Diario Vasco

Logroño, 17 may (EFE).- El experto en innovación sanitaria Santiago Cervera ha dicho a Efe este viernes que se avanza hacia una nueva medicina, fruto de la conjunción de la inteligencia humana y la artificial, "pero nunca el criterio médico será sustituido por máquinas, ni estas podrán diagnosticar".

Cervera ha analizado la aplicación de la inteligencia artificial en la medicina en el VII Congreso Internacional de Tecnologías Emergentes y Sociedad (CITES) de la UNIR, que reúne en Logroño a 350 docentes e investigadores de toda España, Francia e Italia.

Este experto, licenciado en Medicina y fundador de una consultora dedicada a la incorporación de la innovación en la sanidad, ha constatado que las máquinas son elementos muy relevantes para generar un diagnóstico o una pauta terapeútica que determine un tratamiento.

"No hay que tenerle miedo" a la aplicación de la inteligencia artificial, ha precisado, porque estos sistemas se utilizan en la actualidad para muchos usos, como para ordenar por carpetas automáticas las fotos en el teléfono móvil.

Ha opinado que todos los avances sanitarios en el campo de la inteligencia artificial se tienen que orientar a hacer una medicina "más humana y cercana" para que el médico se dedique a lo fundamental, que es su relación con el paciente.

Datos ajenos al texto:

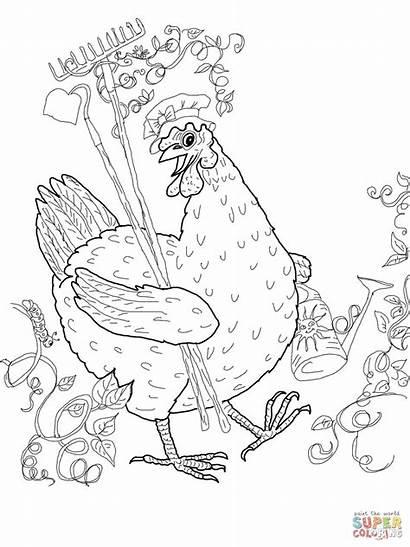 Hen Coloring Colorear Chicken Drawing Printable Printables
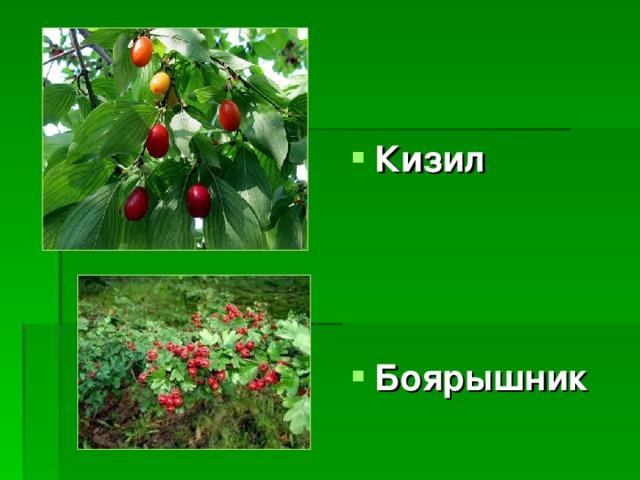 Кизил    Боярышник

De este modo, los avances tecnológicos ayudarían a simplificar el diagnóstico y ahorrar tiempo para que el médico se centre en la atención del paciente, ha añadido.

Por otro lado, ha dicho que habrá que articular unas reglas éticas sobre la utilización de estos sistemas tecnológicos y cómo se posicionan las autoridades regulatorias.

Ha indicado que si un médico se equivoca en el diagnóstico con un paciente, es un solo caso; pero si se diseña un algoritmo para detectar una patología y falla algo, eso puede afectar a miles de personas.

Por ello, ha considerado que hay que "redefinir las reglas" para utilizar estas aportaciones tecnológicas y que los pacientes puedan beneficiarse de ellas.

"La inteligencia artificial ya es una realidad en el ámbito sanitario", ha constatado, de modo que en Estados Unidos la agencia reguladora FDA tiene autorizadas con validez clínica una veintena de aplicaciones de sistemas de inteligencia artificial, la mayoría orientadas a la ayuda al diagnóstico.

Ha relatado, como ejemplo, que se han desarrollado unos sistemas algorítmos para analizar información de origen digital, que suelen ser imágenes o trazados de electrocardiograma, que ofrecen "un diagnóstico con un nivel de fiabilidad superior al ojo humano".

Estos sistemas se pueden incorporar al software de un escáner, de modo que el aparato alerta al médico si un paciente puede tener un tromboembolismo pulmonar o un determinado tipo de fractura, ha explicado este experto.